| Exercise objective |
Please transcribe the items word for word, from their first line through the line containing "broken stick [95, 80, 120, 154]", with both of those lines included.

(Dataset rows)
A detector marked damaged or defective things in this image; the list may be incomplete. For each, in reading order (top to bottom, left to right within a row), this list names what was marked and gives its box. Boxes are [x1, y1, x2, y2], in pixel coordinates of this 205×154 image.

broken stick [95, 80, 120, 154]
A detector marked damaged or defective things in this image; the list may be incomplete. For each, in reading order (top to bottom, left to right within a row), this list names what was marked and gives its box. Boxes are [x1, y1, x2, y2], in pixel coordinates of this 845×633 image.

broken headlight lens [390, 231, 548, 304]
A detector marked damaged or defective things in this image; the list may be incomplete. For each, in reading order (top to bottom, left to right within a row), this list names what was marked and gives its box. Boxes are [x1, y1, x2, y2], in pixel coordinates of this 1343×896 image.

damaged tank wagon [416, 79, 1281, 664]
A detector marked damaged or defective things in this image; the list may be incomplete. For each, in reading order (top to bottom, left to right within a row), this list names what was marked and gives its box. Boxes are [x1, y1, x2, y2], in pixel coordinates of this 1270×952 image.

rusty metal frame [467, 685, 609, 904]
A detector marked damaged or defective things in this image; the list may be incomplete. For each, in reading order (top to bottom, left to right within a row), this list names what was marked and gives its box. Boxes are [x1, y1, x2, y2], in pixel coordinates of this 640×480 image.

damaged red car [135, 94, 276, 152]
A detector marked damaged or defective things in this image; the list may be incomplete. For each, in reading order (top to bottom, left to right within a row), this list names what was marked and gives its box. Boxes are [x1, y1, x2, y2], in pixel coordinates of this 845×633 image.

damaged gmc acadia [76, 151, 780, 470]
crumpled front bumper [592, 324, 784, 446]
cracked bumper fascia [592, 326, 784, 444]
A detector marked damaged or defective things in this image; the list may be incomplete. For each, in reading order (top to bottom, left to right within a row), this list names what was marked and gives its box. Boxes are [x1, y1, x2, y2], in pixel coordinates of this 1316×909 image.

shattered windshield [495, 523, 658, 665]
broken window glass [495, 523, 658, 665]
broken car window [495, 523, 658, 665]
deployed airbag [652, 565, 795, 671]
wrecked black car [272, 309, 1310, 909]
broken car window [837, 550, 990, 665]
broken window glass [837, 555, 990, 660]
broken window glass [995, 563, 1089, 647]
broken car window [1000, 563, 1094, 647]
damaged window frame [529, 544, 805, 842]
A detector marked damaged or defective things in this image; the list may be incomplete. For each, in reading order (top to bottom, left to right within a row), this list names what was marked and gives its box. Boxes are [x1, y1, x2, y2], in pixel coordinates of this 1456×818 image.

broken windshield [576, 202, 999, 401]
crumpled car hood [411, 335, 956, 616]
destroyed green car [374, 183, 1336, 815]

| Result for this exercise |
A detector marked damaged or defective things in this image; the list may be incomplete. For each, in reading order (top to bottom, left to right within a row), this list names what was marked and gives its box. Boxes are [x1, y1, x2, y2], in pixel coordinates of this 205×154 image.

broken stick [95, 80, 120, 154]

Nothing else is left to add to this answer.